## Work order
Print the line that contains "Protesters chant at", then every line after it until the entries end, exactly as they read; do not include pictures.

## Records shown
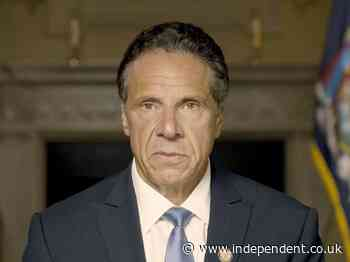 Read the Andrew Cuomo harassment report in full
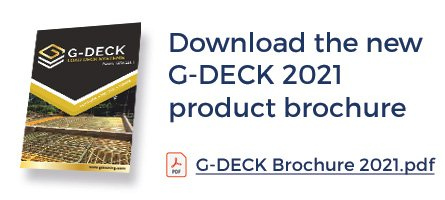 g deck brochure 2021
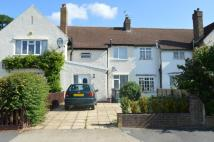 2 bedroom Terraced property in PRIORY ROAD, Chessington...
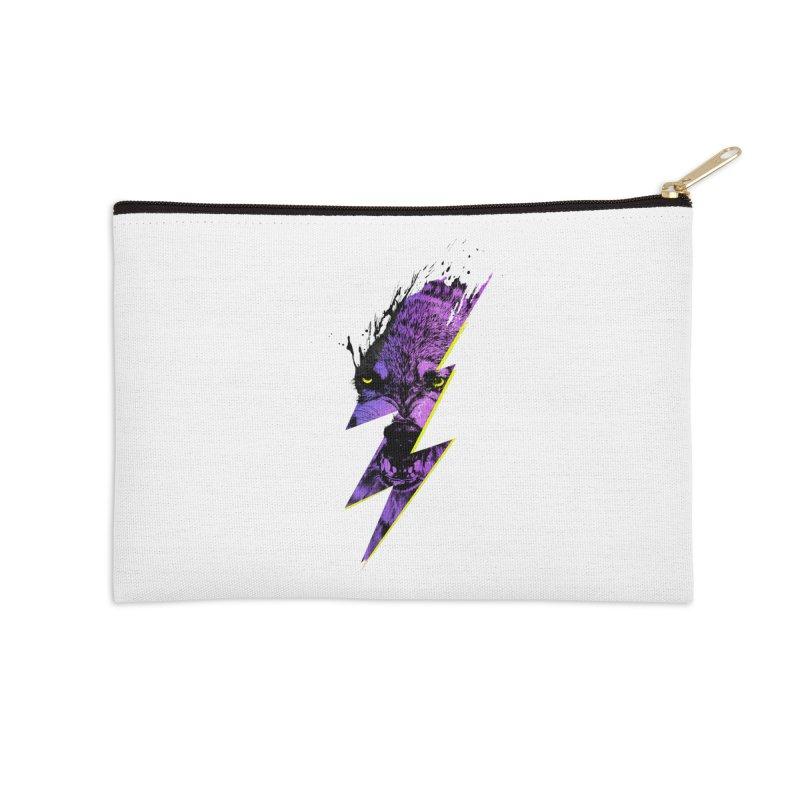 Thunderwolf Accessories Zip Pouch by Astronaut's Artist Shop
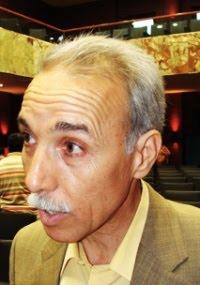 الشاعر محمد الفقيه صالح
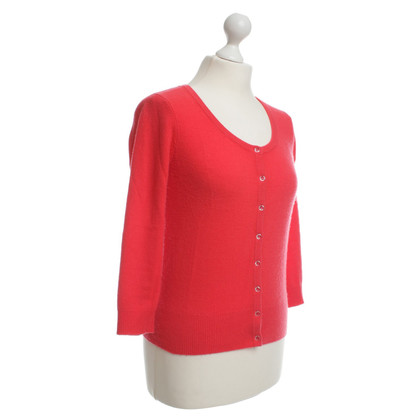 Joe Taft Cachemire Cardigan rouge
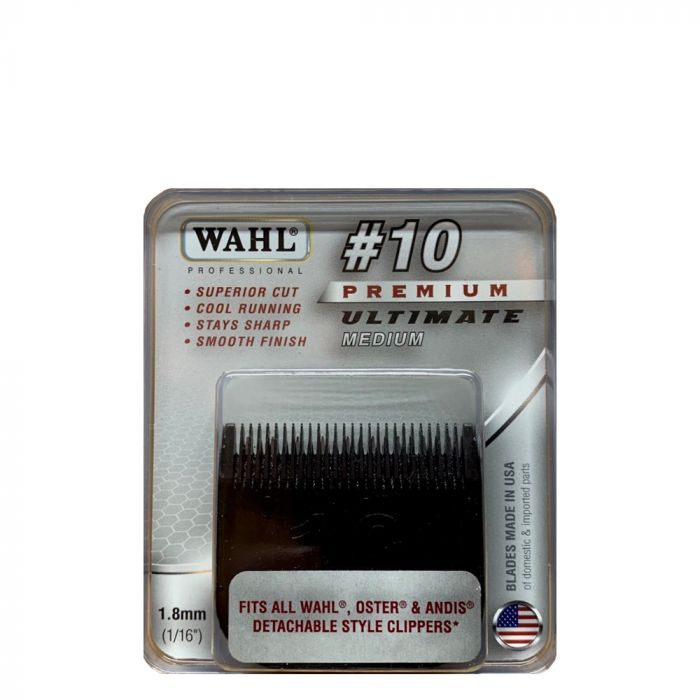 Wahl Km Ultimate Clipper Blades #10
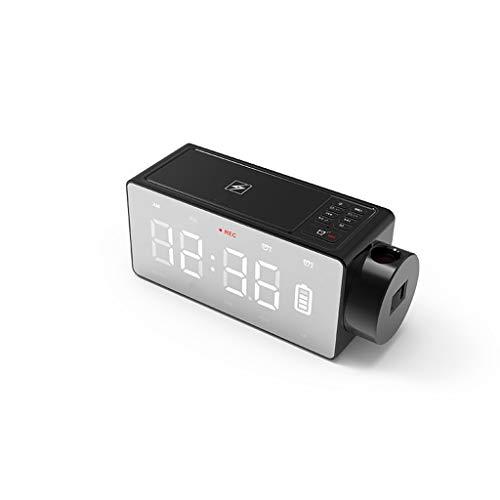 WLNKJ Neuer LED-Spiegelwecker, drahtloses Aufladen des Subwoofers des Handys Bluetooth Lautsprechergeschenk,Black (Akustik-wireless-lautsprecher)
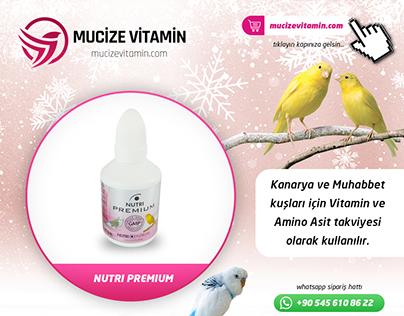 Mucizevitamin.com Products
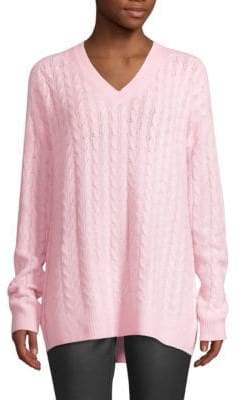 Saks Fifth Avenue COLLECTION Cashmere Cable Knit V-Neck Sweater
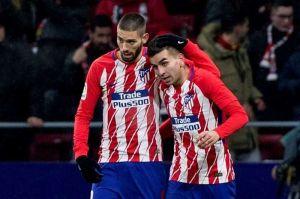 ¡Hay liga! Atlético de Madrid le pone presión al Barcelona
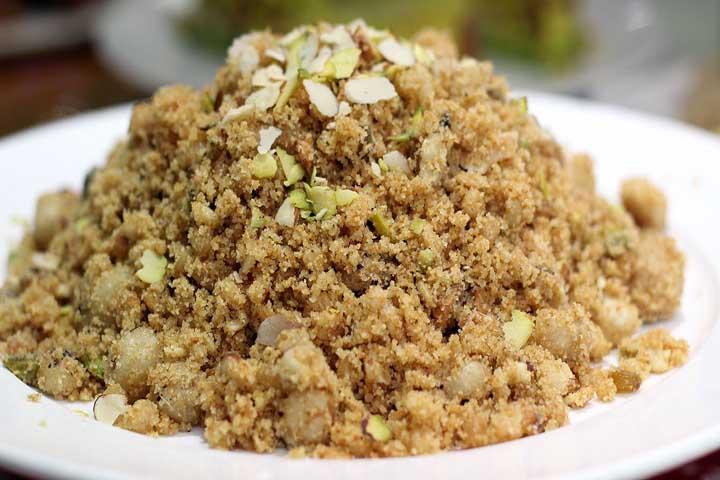 Panjiri - North Indian Sweet Dish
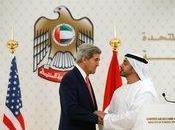 Latest Iran-Nukes Talks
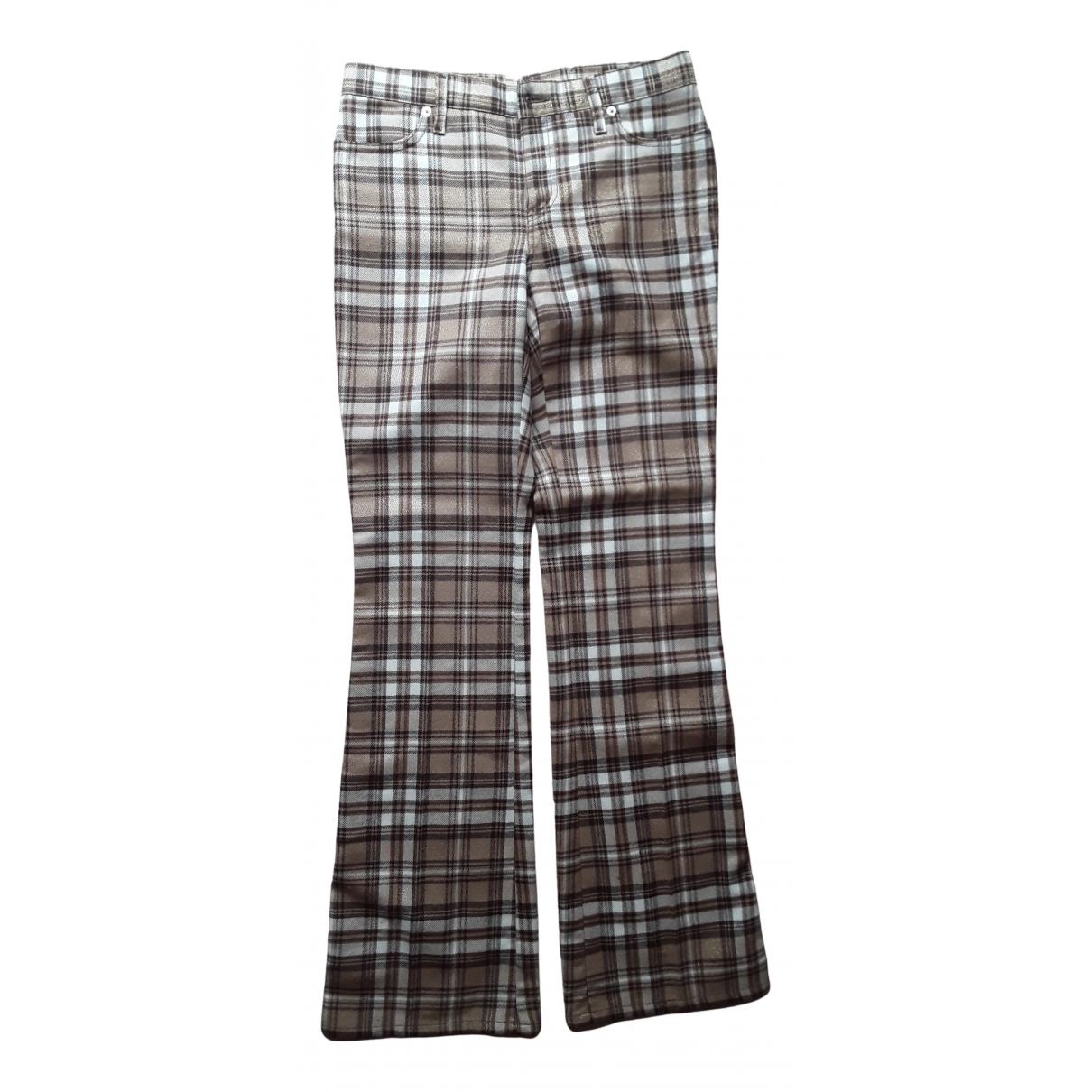 Pantalon de Lana Moschino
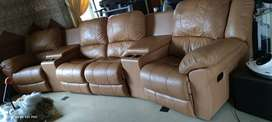 Sofa Theater Reclining Mewah Like New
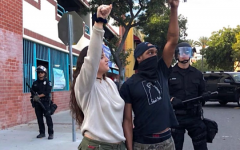Protesters chant at BLM protest in Downtown Santa Ana June 2020.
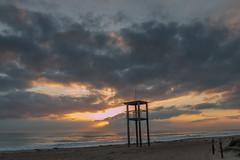 67Jovi-20161207-0013.jpg (67JOVI) Tags: amanecer beach nublado playa playaelsaler torresocorrista valencia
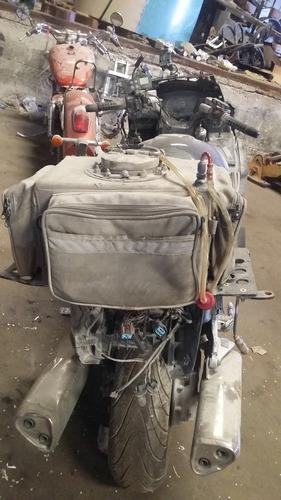 motocicleta honda st1300s 2005 partes, etc, viajera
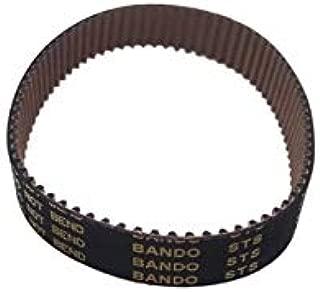 G72001501106 Bandage Kit 6 Rollers 20x15 11g Moto Honda 125 SH i 2005-2011 PES PS i 125 2006-2010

## Expected output
Protesters chant at BLM protest in Downtown Santa Ana June 2020.
 67Jovi-20161207-0013.jpg (67JOVI) Tags: amanecer beach nublado playa playaelsaler torresocorrista valencia
 motocicleta honda st1300s 2005 partes, etc, viajera
 G72001501106 Bandage Kit 6 Rollers 20x15 11g Moto Honda 125 SH i 2005-2011 PES PS i 125 2006-2010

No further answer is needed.